The acknowledged uncertainty of diagnoses (as indicated by 20 cases of “acute leukemia NOS”) in the earlier LADR period is a potential limitation. However, we believe that the majority of these are likely to have been ALL cases, since the proportion of all leukemia notifications that were ALL when the NOS cases were added was similar to the proportion of ALL cases in the WACR period, and to that observed nationally in Australia and in other countries.9, 10, 11, 12, 17 Indeed, we believe that our ability to identify these NOS cases, and to determine whether or not they should be included as ALL cases, is a strength of our study. Previous studies that have been unable to ascertain the possible “NOS” status of non-ALL cases in the earlier years are likely to have excluded them, leading to the incorrect reporting of increasing incidence over time.
A potential limitation is the small number of cases diagnosed annually in the WA population, leading to considerable fluctuation of rates over time, and allowing rates from individual years to have a relatively large impact on the observed trends. This is illustrated by the fact that excluding the final 2 years of data (2005 and 2006) led to a doubling of the observed annual increase; this could be related to the preliminary nature of the 2006 data from the WACR.

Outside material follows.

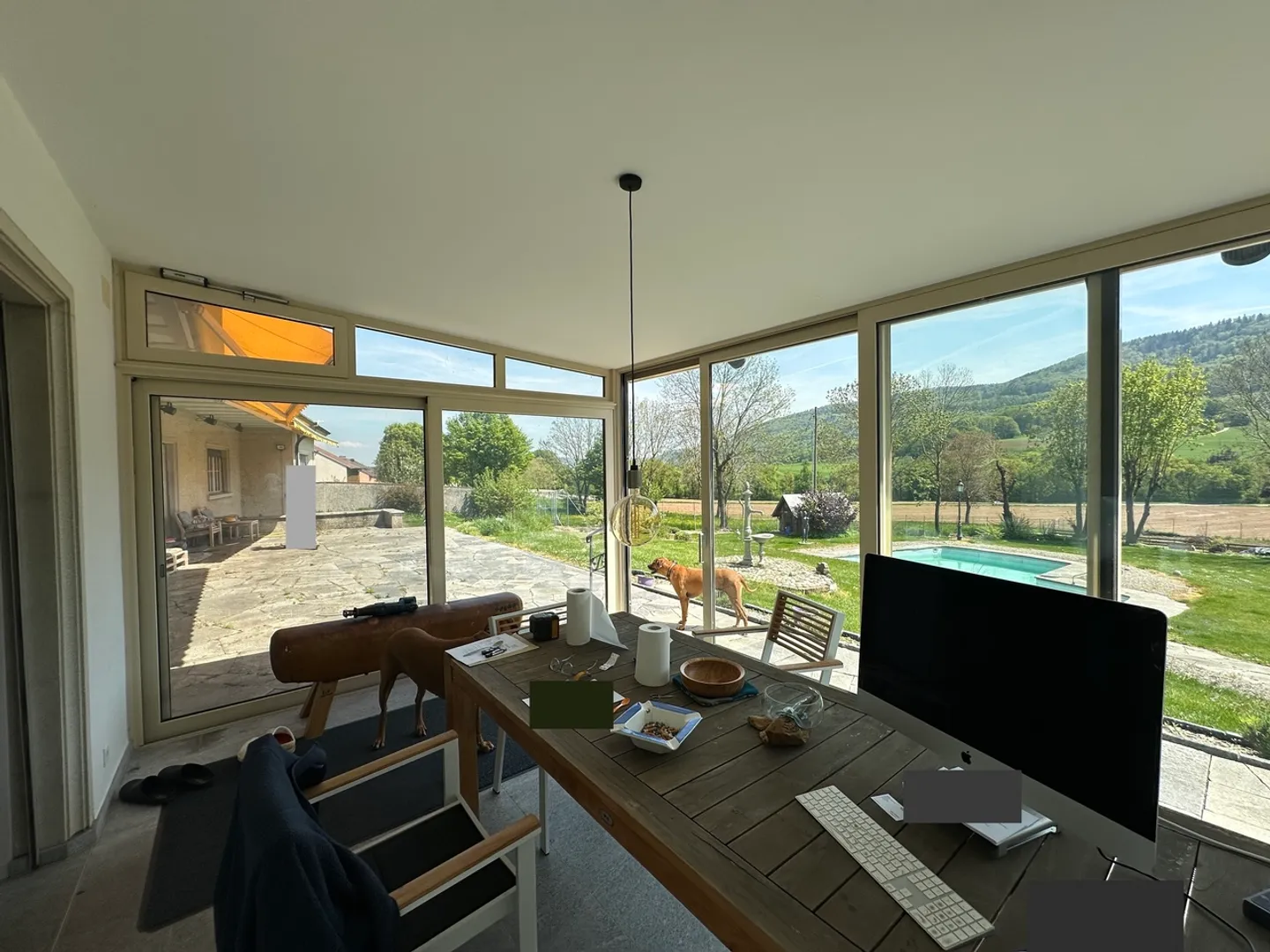 Belle villa avec piscine et beaucoup de terrain éventuellement avec jardin et restaurant - Photo 5 sur 20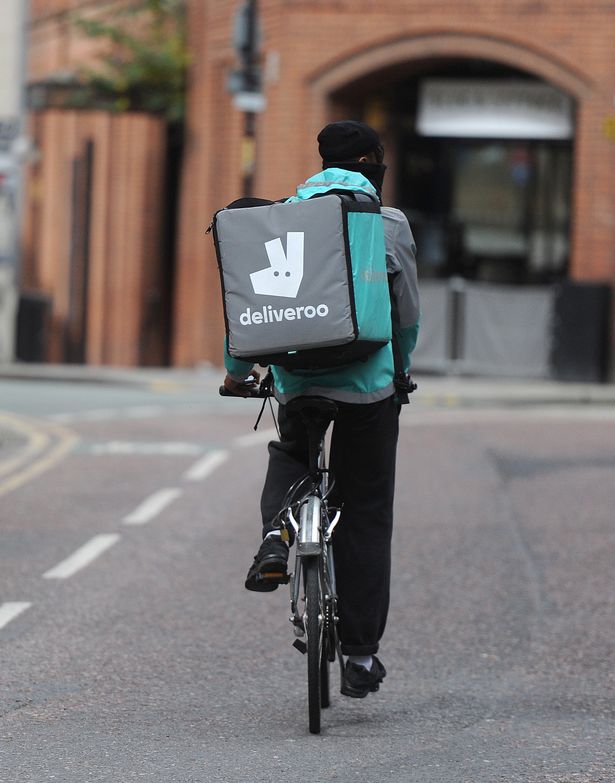 Deliveroo: Good for Who?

In conclusion, the age-standardized rate of childhood ALL in WA over the last 47 years is similar to published data from other western countries, but we have not seen the significant increases over time that have been reported elsewhere. However, our findings are consistent with a 3–4% increase in incidence since 1982 in females and children aged 5–14 years. Folate supplementation and fortification have not been accompanied by a decline in incidence of ALL in Western Australia.